Advanced browser-activity capture, behavioral profiling, alerting and reporting library for Python.

Project description

Sitewise Crawler 🕷️🧠

Version License Python

Sitewise Crawler is an enterprise-grade Python library for browser-activity monitoring, behavioral intelligence, and automated risk reporting. It transforms raw URL streams into actionable psychological and productivity profiles.


📖 Table of Contents

  1. Installation
  2. Day 1: Integration Blueprint
  3. Core Concepts & DTOs
  4. Deep Dive: Modules
  5. Academic & Institutional Value
  6. Configuration

📦 Installation

# Core library
pip install sitewise-crawler

# Required for dynamic/SPA site support
playwright install chromium

# Optional: Required for PDF report generation
pip install reportlab

🚀 Day 1: Integration Blueprint

If you are a developer integrating this into a new application, here is the standard workflow:

1. The Environment

The library requires a Groq API Key for behavioral analysis.

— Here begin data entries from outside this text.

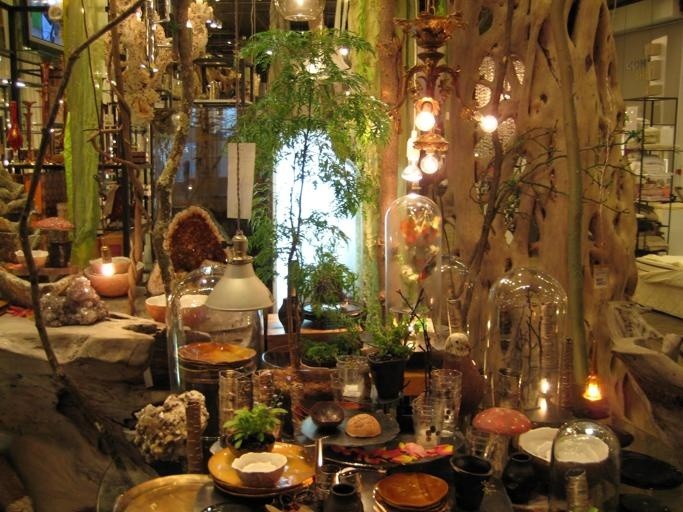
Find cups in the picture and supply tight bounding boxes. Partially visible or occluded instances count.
[449,455,493,509]
[317,464,339,485]
[216,354,370,435]
[337,469,362,494]
[410,367,461,447]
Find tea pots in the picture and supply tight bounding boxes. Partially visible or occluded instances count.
[205,80,221,100]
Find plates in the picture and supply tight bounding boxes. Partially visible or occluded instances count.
[606,425,634,448]
[173,340,257,386]
[602,493,668,511]
[618,449,681,488]
[371,473,451,512]
[301,408,459,471]
[207,442,313,499]
[518,424,610,463]
[200,501,264,512]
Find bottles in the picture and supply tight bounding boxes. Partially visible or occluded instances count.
[501,450,535,504]
[324,483,362,511]
[5,100,23,147]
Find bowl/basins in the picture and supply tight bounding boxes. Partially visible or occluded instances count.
[83,256,145,298]
[14,249,50,267]
[230,451,288,486]
[143,293,213,324]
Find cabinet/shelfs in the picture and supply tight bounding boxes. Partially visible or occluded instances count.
[623,95,679,257]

export GROQ_API_KEY="your_api_key_here"

2. Basic Usage (The "Hello World" of Intelligence)

import os
from sitewise_crawler import create_insight_engine, ProfileBlender, BehaviorProfileSnapshot

# 1. Initialize
engine = create_insight_engine(api_key=os.getenv("GROQ_API_KEY"))

# 2. Get a real-time risk assessment for a URL
risk_result = engine.quick_url_risk_sync("https://example.com")
print(f"Status: {risk_result['status']} | Category: {risk_result['category']}")

# 3. Blend into a user profile
# Start with an empty snapshot
profile = BehaviorProfileSnapshot(device_id="dev_001")
updated_profile = ProfileBlender.update_profile_from_risk(profile, risk_result)

print(f"New Productivity Score: {updated_profile.productivity_rating}")

🏗️ Core Concepts & DTOs

The library communicates via Data Transfer Objects (DTOs) implemented as Pydantic models. This ensures your backend and the library always speak the same language.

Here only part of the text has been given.